Liposome nanoparticles are specialized delivery vehicles that serve multiple roles in enhancing the capabilities of active pharmaceutical ingredients (APIs). They can shield a drug from detection by the body’s immune system, and they serve to help solubilize highly lipophilic drug molecules or modulate the pharmacokinetics and biodistribution of the API.
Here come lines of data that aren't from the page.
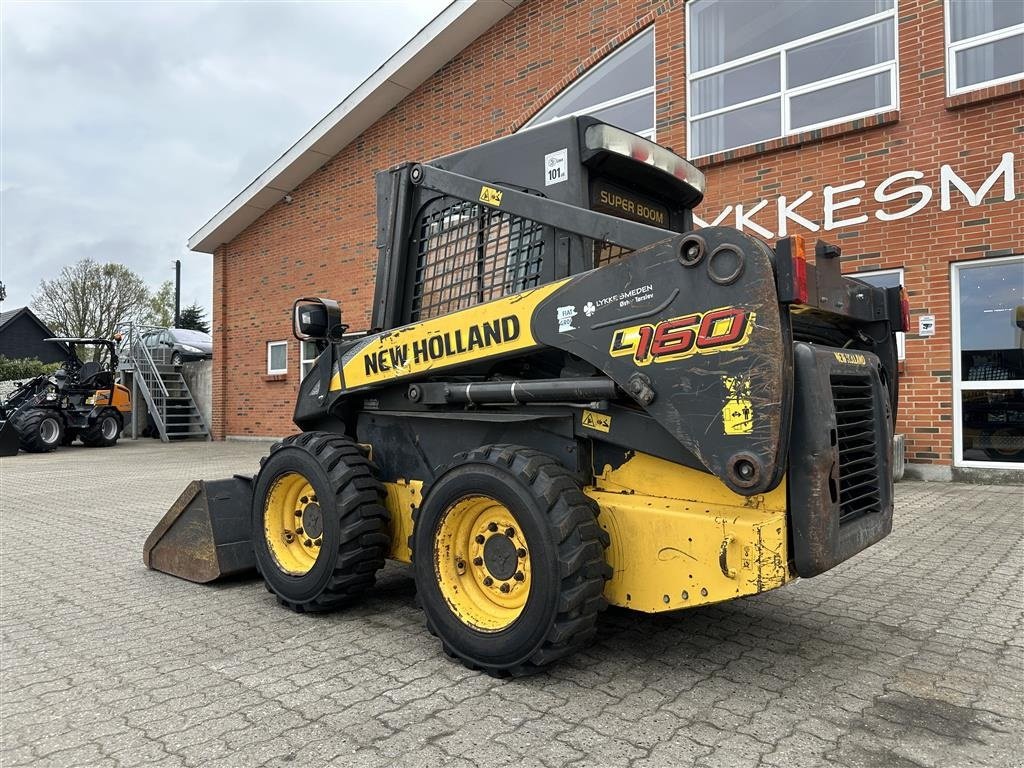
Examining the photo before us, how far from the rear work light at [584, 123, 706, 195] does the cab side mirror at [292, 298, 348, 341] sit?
1950 mm

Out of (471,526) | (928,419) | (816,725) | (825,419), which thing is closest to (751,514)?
(825,419)

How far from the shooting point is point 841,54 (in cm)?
926

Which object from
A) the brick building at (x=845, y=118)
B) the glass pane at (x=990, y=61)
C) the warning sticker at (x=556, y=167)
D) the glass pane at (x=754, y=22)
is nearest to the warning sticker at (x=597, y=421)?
the warning sticker at (x=556, y=167)

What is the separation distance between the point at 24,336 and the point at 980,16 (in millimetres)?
47346

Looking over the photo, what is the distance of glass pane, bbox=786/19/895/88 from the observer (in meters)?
9.01

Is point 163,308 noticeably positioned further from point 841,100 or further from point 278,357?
point 841,100

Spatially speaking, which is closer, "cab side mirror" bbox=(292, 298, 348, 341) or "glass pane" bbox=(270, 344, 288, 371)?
"cab side mirror" bbox=(292, 298, 348, 341)

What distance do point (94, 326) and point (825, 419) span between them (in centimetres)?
3847

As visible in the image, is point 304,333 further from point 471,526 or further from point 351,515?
point 471,526

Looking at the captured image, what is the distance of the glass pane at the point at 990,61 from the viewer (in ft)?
26.8

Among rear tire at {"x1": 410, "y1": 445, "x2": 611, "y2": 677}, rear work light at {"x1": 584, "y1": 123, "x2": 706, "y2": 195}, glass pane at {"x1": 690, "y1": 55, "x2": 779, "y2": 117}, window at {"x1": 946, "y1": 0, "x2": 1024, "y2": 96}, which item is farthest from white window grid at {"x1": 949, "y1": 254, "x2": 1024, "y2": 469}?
rear tire at {"x1": 410, "y1": 445, "x2": 611, "y2": 677}

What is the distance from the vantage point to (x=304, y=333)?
4574 millimetres

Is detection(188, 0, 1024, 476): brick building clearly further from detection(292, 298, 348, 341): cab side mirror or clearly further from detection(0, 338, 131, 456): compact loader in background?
detection(0, 338, 131, 456): compact loader in background

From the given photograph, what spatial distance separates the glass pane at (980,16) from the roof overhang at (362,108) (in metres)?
6.80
What are liposome nanoparticles?
Liposome nanoparticles were discovered in the 1960s. These hollow nanoparticles are phospholipid vesicles consisting of at least one lipid bilayer (figure 1). This bilayer is usually composed of amphiphilic phospholipids that have a hydrophilic phosphate head and a hydrophobic tail consisting of two fatty acid chains. This structural feature has facilitated liposome applications, including their use as artificial cell membranes, carriers for drug delivery systems, encapsulating agents for food ingredients, and analytical tools [4–8].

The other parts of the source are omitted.